Problem to work on:
Pull out every line in the listing below that contains the word "nearest" and copy each one unchanged.

=== Input rows ===

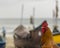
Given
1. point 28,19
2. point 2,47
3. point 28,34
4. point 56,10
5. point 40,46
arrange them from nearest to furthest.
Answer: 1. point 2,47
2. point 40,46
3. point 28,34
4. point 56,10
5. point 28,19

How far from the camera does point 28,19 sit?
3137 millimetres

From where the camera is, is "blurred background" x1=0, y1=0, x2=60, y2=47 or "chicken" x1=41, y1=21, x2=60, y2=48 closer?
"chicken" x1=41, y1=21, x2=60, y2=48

===
=== Input rows ===

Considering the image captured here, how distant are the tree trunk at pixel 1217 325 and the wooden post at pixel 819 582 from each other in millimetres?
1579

===
=== Input rows ===

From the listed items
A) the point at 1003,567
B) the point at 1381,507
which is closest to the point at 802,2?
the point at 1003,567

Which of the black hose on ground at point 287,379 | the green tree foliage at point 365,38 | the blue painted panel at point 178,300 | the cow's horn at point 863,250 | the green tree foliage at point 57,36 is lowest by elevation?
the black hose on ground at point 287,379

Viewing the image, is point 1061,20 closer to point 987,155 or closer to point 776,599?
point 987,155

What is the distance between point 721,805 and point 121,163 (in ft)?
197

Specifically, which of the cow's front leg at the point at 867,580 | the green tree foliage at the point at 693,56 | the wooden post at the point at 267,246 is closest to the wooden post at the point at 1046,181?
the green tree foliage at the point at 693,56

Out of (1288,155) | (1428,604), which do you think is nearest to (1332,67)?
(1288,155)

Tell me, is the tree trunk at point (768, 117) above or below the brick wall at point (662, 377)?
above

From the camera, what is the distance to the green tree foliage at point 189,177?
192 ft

===

Solution for this exercise:
arrange them from nearest to furthest.
Out of (1288,155) | (1428,604), which do you think is nearest to (1332,67)?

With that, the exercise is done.